### The records
◇ ◇ ◇ ◇ ◇
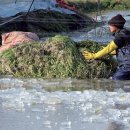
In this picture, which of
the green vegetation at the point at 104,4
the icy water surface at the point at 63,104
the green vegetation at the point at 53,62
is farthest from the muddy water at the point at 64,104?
the green vegetation at the point at 104,4

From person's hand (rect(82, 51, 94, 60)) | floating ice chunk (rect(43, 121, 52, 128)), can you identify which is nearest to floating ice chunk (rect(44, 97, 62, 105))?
floating ice chunk (rect(43, 121, 52, 128))

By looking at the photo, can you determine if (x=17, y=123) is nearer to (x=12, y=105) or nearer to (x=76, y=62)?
(x=12, y=105)

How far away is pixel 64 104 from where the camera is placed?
8.50 meters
◇ ◇ ◇ ◇ ◇
### To do
Extract every line of the items above that contains the word "floating", and copy each one without changes.

### Answer to this exercise
From person's hand (rect(82, 51, 94, 60)) | floating ice chunk (rect(43, 121, 52, 128)), can you identify which is nearest to floating ice chunk (rect(44, 97, 62, 105))?
floating ice chunk (rect(43, 121, 52, 128))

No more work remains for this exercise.